### [EXCERPT TO READ]
Originally published at Perl Weekly 594
Hi there,
The Advent Calendar celebration begins with the start of December. For all Perl fans, we have Perl Advent Calendar 2022, thanks to the hard work of Olaf Alders and his team. I am sure you have checked out the amazing daily source of fun.
As of today, we have got through 12 days.
Do you have any favourite so far?
Well I do have mine. To me the best part is the festive flavour in every article. I find it amusing and fun to read the story. I have contributed in the past but never got around to add the spice. I would blame the lack of background knowledge. This year's calendar started with Toby Inkster creation Silent Mite. What a cool way to start the calendar. If you look at closely all the contributions so far, you would notice a fresh air with lots of positive energy. One name stands out very prominently this year is Thibault DUPONCHELLE. His first contribution, Santa is on GitHub was a nice way to begin the journey. Then found a gem from a very dear friend of mine, Julien Fiegehenn talking about good old friend CGI. In fact, I have seen him presenting the subject northpole.cgi at the Perl Conference. I found another piece of work by Thibault DUPONCHELLE about MongoDB. I found the Day 5 contribution Catching dreams is worth checking, if you want to explore MongoDB. If I am not mistaken then few years ago, Dave Cross shared his creation SVG::ChristmasTree in Perl Advent Calendar. I was happy to see it part of this year calendar too, not directly though. Day 8 started with A Perlmas Tree by Maximilian Lika. I found Day 11 contribution very technical dealing with signal ALRM. Not an easy subject to discuss in the Advent Calendar in my humble opinion. Thanks OODLER for the fine contribution, Wake up! Time to open presents!.

### [LISTING]
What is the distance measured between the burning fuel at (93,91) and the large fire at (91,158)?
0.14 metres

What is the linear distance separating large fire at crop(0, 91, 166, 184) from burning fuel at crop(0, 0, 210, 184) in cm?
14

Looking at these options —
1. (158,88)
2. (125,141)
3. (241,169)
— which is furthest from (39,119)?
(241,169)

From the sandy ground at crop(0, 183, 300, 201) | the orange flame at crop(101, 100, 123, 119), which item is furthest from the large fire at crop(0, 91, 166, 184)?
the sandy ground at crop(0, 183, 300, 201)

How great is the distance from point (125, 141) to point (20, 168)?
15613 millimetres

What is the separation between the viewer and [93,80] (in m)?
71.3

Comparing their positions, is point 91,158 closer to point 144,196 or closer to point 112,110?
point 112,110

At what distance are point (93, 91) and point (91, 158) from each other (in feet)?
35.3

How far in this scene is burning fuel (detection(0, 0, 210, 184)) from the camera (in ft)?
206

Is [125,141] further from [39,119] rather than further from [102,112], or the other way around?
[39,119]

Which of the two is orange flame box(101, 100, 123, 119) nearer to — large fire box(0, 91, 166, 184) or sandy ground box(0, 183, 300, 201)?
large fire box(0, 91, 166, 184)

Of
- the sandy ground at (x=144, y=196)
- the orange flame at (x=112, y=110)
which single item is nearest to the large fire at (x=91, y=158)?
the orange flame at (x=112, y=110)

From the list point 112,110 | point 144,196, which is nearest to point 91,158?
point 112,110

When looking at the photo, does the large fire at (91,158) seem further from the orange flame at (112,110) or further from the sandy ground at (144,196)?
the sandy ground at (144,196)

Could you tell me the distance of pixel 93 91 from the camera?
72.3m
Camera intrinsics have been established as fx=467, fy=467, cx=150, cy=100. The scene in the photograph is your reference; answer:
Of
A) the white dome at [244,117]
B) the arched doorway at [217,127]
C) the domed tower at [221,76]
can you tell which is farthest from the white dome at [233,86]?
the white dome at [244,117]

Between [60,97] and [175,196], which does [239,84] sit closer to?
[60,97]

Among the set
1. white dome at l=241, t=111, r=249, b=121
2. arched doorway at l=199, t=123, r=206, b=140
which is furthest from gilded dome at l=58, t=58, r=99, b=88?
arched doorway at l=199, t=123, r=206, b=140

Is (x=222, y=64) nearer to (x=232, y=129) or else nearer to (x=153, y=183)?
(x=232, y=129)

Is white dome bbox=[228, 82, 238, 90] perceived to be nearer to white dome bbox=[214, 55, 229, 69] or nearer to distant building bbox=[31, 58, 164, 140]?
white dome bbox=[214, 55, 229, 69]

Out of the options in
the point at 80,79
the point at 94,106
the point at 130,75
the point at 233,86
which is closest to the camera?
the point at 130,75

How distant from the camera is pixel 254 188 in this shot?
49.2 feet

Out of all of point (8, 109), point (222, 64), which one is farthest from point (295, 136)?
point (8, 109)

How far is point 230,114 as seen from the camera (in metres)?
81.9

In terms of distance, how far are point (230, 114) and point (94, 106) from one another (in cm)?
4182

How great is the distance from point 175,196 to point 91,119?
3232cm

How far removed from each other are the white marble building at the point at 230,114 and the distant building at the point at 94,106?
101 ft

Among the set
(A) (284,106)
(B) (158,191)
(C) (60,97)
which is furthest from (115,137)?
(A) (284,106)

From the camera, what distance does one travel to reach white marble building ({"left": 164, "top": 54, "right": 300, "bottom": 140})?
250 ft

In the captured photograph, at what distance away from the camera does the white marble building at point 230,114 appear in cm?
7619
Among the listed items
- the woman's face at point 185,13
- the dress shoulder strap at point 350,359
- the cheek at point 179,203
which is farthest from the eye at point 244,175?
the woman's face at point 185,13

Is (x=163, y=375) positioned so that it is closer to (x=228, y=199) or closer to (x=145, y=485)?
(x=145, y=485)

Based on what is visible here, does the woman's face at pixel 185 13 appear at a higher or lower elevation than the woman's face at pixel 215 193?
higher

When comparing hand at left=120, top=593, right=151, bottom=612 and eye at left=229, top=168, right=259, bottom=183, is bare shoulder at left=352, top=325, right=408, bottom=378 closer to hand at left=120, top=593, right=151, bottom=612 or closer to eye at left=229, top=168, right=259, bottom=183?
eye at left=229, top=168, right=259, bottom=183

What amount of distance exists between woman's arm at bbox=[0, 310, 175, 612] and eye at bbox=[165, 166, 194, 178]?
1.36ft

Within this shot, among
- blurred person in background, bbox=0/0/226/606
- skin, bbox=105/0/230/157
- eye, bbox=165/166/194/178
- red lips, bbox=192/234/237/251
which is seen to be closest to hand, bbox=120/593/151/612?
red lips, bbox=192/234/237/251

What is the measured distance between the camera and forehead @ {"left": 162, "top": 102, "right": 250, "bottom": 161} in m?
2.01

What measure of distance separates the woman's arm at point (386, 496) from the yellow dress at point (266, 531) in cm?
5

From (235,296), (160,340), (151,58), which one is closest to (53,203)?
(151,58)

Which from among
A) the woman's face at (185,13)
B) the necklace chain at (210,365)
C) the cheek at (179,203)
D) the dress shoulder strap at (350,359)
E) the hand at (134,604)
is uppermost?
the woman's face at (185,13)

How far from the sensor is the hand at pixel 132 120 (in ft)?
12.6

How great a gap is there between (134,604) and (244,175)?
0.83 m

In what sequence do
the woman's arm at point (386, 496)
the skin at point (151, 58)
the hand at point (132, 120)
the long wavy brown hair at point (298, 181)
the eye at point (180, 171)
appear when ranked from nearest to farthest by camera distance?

### [TASKS AND EXERCISES]
A) In the newsletter excerpt on the Perl Advent Calendar 2022, which contribution opened Day 8 and who wrote it?
B) Copy out the lines of the entries that begin at the line containing "Looking at these options —" and stop after the line containing "15613 millimetres".

### [ANSWERS FOR THIS EXERCISE]
A) A Perlmas Tree, by Maximilian Lika.

B)
Looking at these options —
1. (158,88)
2. (125,141)
3. (241,169)
— which is furthest from (39,119)?
(241,169)

From the sandy ground at crop(0, 183, 300, 201) | the orange flame at crop(101, 100, 123, 119), which item is furthest from the large fire at crop(0, 91, 166, 184)?
the sandy ground at crop(0, 183, 300, 201)

How great is the distance from point (125, 141) to point (20, 168)?
15613 millimetres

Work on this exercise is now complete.